▸ Action item:
Only text lines belong in the answer: the lines from the first one in the records through the line with "scientific name: Trichosurus vulpecula", copied exactly.

============================================================

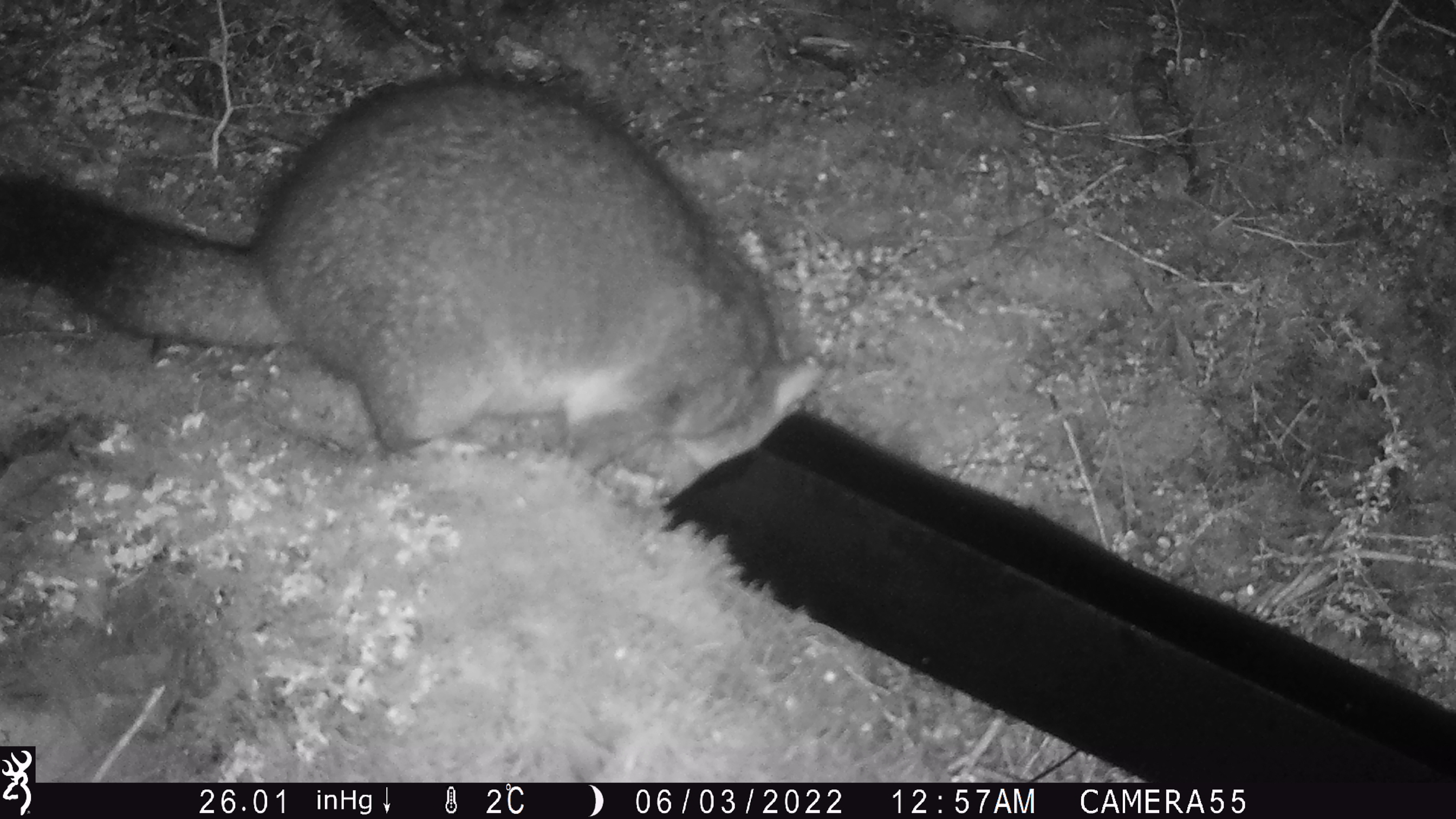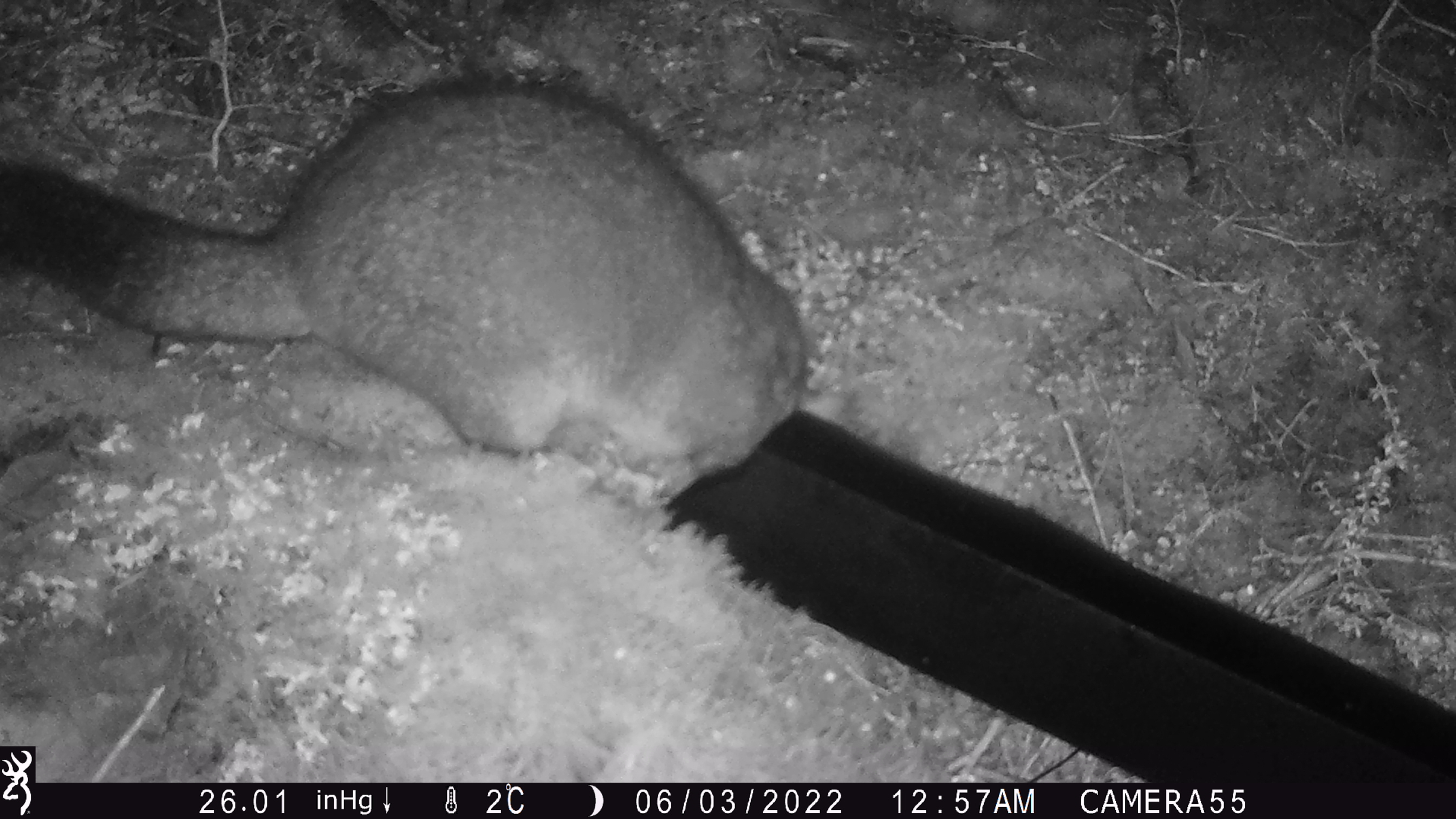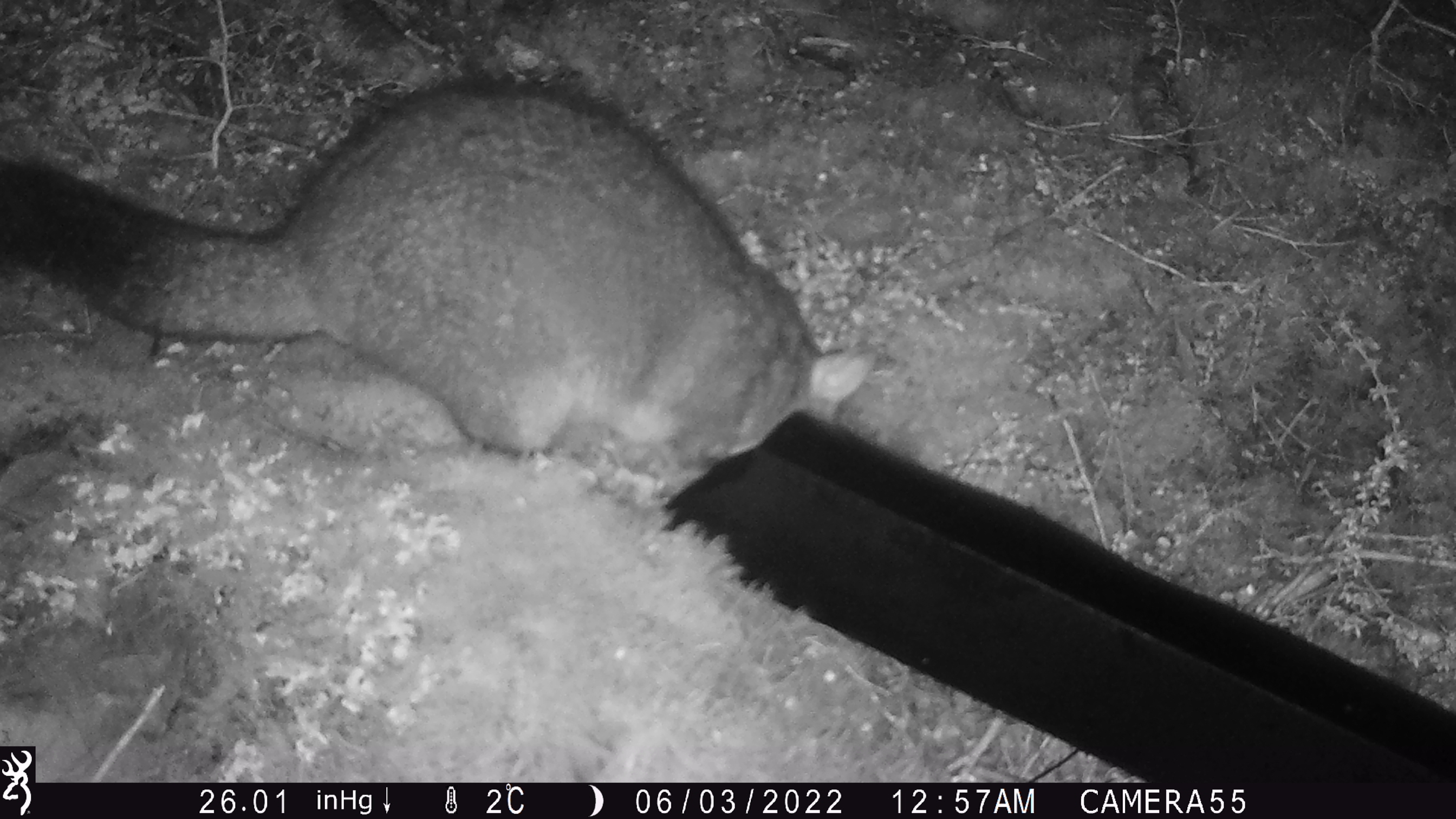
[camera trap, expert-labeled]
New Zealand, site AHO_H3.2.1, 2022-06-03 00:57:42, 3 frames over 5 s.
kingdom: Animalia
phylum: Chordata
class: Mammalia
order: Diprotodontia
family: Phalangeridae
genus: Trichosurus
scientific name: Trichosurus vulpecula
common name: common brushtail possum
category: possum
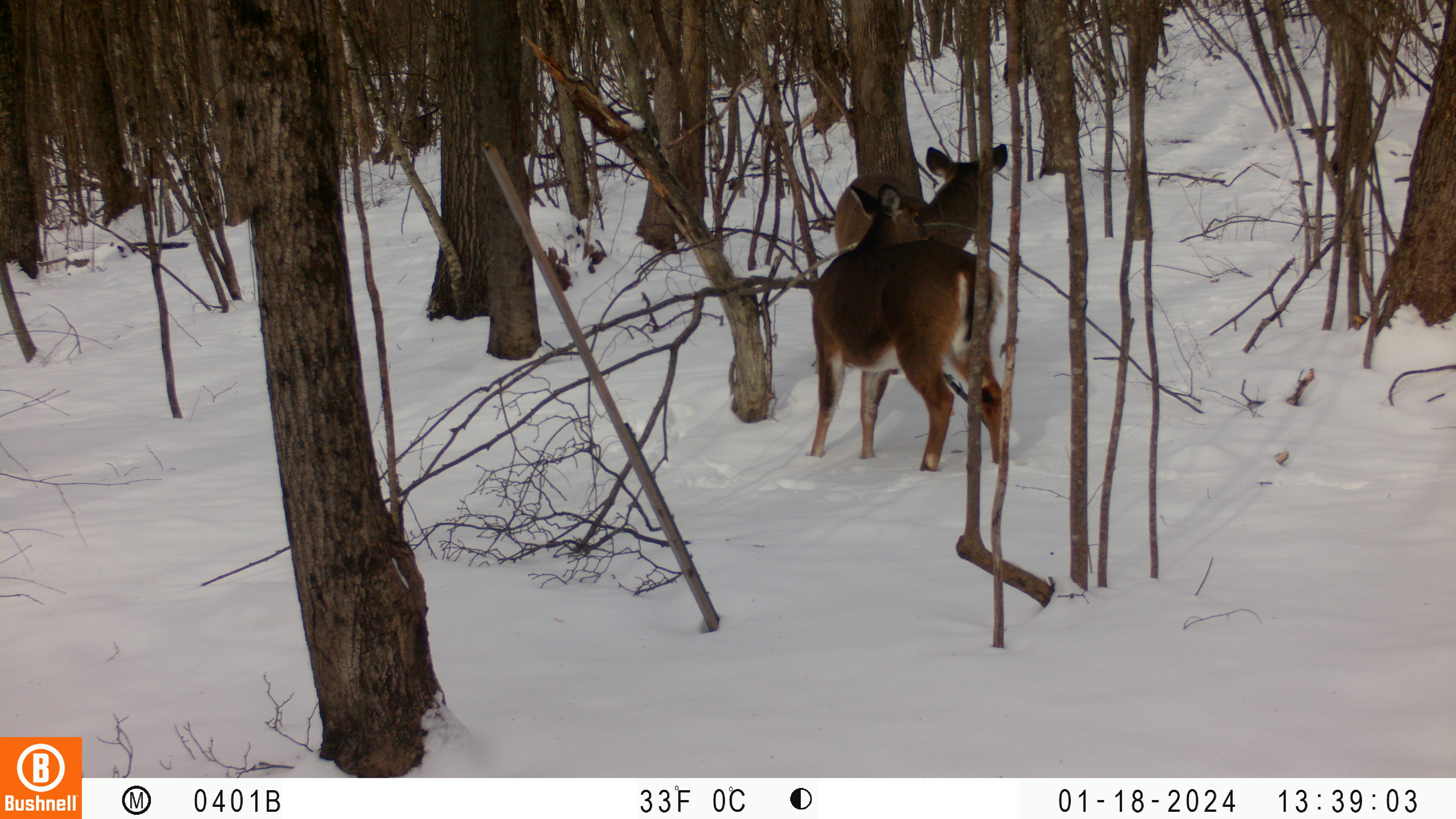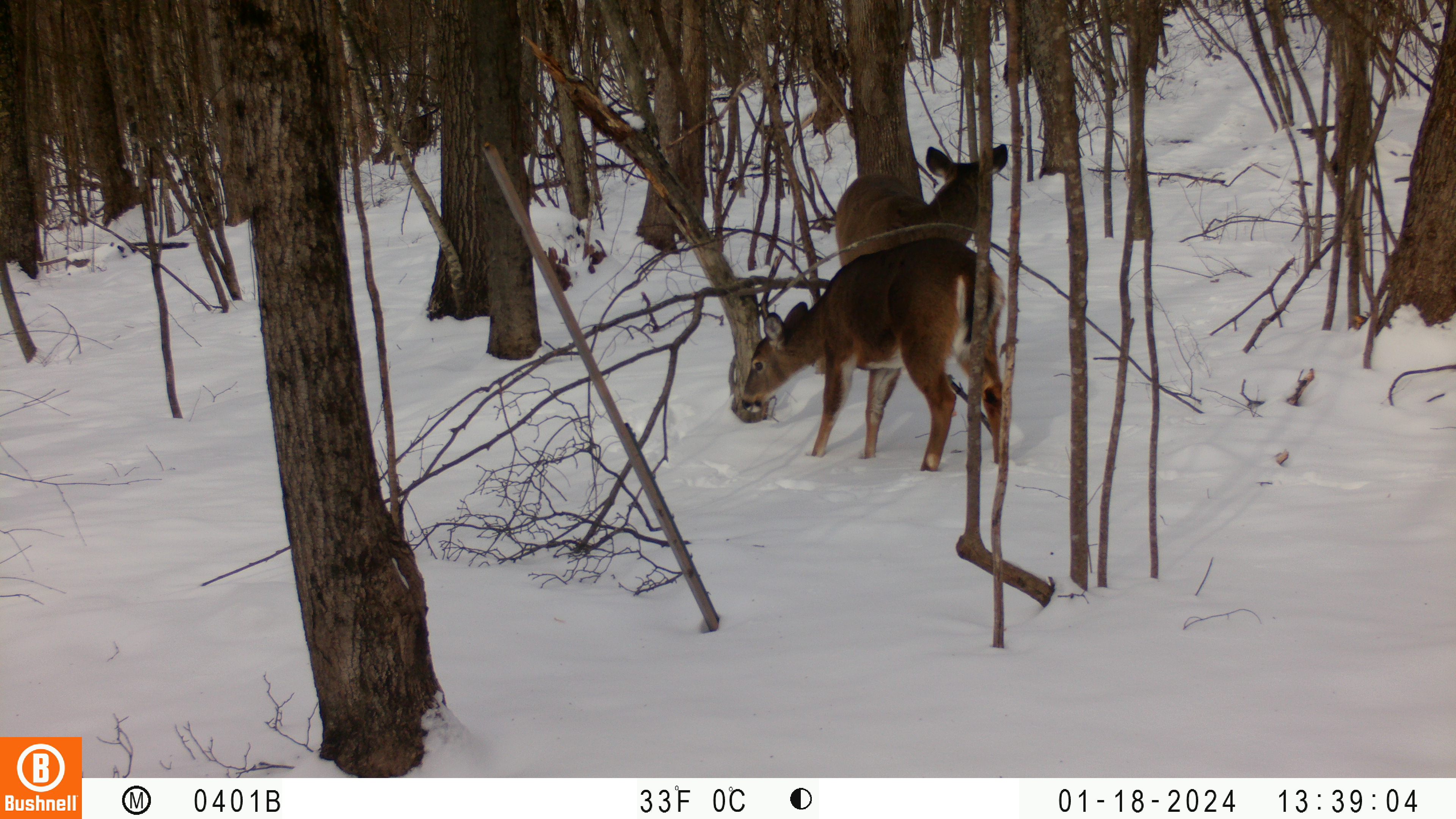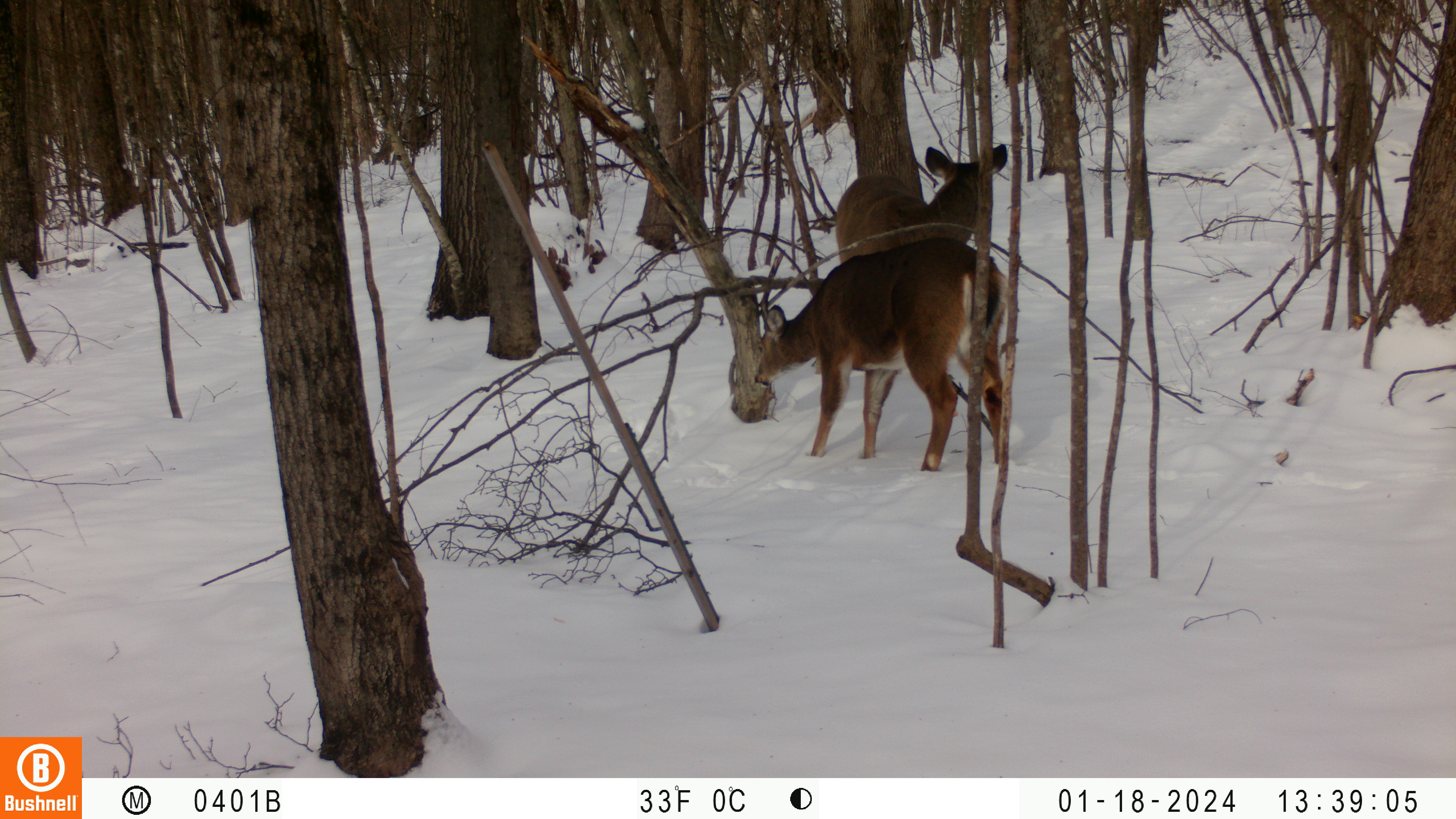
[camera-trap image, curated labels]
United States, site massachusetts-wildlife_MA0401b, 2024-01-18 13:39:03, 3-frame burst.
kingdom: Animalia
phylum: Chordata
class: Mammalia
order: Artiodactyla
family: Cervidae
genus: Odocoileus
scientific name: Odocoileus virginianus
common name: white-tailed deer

============================================================

▸ Solution for this problem:
[camera trap, expert-labeled]
New Zealand, site AHO_H3.2.1, 2022-06-03 00:57:42, 3 frames over 5 s.
kingdom: Animalia
phylum: Chordata
class: Mammalia
order: Diprotodontia
family: Phalangeridae
genus: Trichosurus
scientific name: Trichosurus vulpecula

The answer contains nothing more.